Anne cleared her throat from the back porch, and we both pivoted to face her across the pool. She drummed her fingertips on the railing, took one look at Hudson, and shook her head. “Did we turn our clocks back ten years or something?”

“Nice to see you, too, Anne.” Hudson offered a mock salute.

“And what are you doing—” Her eyes flared and she pointed a finger at me. “You went swimming alone at the beach again, didn’t you?”

“Maybe?” I gave her a cringing smile. “But I was safe the whole time. And Hudson here is now a rescue diver, so there was nothing to worry about.”

She glanced between us like we were teenagers again and she had to cover so Mom didn’t find us sneaking out. “Which is why he’s all wet, I’m guessing. Fully clothed, at that.”
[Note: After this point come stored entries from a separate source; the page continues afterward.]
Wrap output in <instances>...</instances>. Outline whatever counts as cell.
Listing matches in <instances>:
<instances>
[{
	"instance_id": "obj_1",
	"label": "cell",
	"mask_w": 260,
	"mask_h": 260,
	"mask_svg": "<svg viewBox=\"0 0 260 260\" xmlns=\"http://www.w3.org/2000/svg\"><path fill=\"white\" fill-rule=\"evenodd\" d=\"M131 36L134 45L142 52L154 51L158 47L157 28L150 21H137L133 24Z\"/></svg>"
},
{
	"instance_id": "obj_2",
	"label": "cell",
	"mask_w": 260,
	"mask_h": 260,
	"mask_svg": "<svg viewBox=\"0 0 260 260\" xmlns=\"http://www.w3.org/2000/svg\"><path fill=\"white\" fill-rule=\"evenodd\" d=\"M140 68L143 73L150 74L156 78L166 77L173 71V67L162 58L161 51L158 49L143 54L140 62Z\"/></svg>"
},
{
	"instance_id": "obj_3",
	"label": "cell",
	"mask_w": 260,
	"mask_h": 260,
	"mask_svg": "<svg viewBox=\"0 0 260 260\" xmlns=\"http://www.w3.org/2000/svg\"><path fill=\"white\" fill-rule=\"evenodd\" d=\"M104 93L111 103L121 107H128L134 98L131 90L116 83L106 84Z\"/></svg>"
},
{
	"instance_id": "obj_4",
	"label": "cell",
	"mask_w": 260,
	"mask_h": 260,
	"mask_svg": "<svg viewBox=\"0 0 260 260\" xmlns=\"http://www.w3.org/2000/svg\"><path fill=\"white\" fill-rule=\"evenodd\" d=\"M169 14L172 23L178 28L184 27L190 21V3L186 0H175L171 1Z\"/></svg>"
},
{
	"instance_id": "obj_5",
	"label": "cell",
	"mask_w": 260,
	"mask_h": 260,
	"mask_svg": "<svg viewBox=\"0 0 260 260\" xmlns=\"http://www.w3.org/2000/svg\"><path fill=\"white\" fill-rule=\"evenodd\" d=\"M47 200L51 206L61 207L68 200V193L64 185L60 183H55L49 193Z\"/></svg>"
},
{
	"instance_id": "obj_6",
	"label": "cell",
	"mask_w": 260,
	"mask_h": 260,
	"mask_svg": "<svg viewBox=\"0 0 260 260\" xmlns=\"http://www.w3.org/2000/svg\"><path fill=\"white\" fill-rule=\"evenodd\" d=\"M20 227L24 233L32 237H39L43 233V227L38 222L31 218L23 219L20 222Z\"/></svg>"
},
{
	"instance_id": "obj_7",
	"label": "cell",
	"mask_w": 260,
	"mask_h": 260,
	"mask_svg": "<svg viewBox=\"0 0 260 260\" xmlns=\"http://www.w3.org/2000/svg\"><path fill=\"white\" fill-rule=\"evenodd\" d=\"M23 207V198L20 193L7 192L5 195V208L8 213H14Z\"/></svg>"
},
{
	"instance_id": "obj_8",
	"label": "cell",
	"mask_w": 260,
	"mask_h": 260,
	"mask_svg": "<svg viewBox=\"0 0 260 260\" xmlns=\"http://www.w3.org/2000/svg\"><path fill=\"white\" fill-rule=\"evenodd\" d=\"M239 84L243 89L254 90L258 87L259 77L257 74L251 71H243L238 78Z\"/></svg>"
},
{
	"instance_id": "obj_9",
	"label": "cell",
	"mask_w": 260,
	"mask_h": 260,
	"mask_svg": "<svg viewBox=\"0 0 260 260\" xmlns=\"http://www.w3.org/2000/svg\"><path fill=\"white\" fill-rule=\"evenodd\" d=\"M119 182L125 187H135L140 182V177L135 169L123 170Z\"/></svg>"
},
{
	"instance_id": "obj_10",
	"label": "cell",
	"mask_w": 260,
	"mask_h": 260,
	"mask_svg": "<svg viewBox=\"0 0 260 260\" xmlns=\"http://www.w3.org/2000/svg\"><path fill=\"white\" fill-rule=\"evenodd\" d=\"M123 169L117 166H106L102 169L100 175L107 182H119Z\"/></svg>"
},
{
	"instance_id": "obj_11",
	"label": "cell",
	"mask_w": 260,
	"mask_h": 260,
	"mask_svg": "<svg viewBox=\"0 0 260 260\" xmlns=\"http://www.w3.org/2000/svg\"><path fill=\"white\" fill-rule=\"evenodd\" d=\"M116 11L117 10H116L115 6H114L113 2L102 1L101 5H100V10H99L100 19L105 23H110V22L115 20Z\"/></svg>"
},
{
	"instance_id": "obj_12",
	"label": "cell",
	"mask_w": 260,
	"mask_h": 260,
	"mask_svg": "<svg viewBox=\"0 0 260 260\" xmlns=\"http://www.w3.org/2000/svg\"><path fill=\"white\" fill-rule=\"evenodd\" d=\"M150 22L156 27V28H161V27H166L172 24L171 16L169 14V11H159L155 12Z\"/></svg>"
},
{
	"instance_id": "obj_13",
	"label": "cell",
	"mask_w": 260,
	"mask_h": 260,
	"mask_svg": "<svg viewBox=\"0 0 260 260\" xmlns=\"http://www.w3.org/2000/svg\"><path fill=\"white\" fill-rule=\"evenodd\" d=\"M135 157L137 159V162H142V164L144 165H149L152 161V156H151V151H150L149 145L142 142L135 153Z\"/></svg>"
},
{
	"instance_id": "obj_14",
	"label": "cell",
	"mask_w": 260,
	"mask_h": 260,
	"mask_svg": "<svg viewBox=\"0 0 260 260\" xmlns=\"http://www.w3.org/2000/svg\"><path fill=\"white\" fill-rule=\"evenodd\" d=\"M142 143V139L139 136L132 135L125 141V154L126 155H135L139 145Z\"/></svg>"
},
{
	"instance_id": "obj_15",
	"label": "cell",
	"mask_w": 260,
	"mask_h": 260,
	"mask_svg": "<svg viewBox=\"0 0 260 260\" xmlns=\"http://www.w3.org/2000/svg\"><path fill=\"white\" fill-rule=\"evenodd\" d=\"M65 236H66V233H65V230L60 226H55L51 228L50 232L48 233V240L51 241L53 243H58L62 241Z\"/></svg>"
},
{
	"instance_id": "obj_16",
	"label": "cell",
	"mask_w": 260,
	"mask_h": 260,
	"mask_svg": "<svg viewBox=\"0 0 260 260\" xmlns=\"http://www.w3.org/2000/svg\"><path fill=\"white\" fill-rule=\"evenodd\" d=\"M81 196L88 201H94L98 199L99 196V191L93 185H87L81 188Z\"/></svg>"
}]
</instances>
“That one’s on me,” Hudson admitted.

“Great.” She nodded sarcastically. “I’ll . . . leave you to whatever it is you’re doing.” Her heels clicked on the porch as she headed inside. “Hudson, do me a favor and at least say goodbye to her this time before you go, would you? It would be a shame for me to go to jail for acting on a decade’s worth of intrusive thoughts when it comes to your demise.” The screen door slammed behind her.

“And that’s my cue.” Gripping the box, I walked through the grass and around the pool, letting every question I’d silently gathered over the years die on my tongue.

“Allie,” he called out. “Alessandra.”

I paused but didn’t look back. That was the only way I’d survived the last ten years, keeping my eyes forward.

“I’m truly, genuinely sorry. For everything.”

My eyes slid shut, and I waited for the words to hit, to soothe the festering wound that refused to heal, but they fell into me like a coin tossed down a wishing well, too small to effect any change—shiny, but pointless. “Get her home safely.”

I headed inside without another word, slipping up the carpeted back steps and down the long hallway past Eva’s room and the shrine that had been Lina’s, to mine, which sat across from Anne’s.

Then I showered off the salt and shock and tried like hell to scrub any thought of Hudson off me. My skin was more than wrinkled by the time I finished and dressed in simple leggings and a lightweight sweater, ignoring all the trendy items Anne had packed for me. It wasn’t like I had to impress anyone here.

The sound of a knife meeting the cutting board repeatedly greeted me as I walked into the professional-grade kitchen.

Anne had ditched the matching jacket to her navy blue sheath dress and was chopping the hell out of a bag of carrots. Something at her meeting had gone very wrong.

Barefoot, I padded across the hardwood floor to the refrigerator, then pulled out two bottles of Smartwater and slid into the middle of eight high-backed barstools that sat along the white marble island. I twisted open a bottle, then waited for her to pause her vegetable massacre before sliding it across the expanse.

She caught it with her left hand and put down the knife with her right. “Thanks.”

“How was your meeting?” I asked, cracking open my own bottle.

“Finn wants the brownstone and said I could have everything else.” She glanced away a second too late to hide the shimmer of tears in her eyes. “So my attorney thinks it went swimmingly well. I’ll leave the marriage financially better off than I came into it, which is a win for some people, I guess.”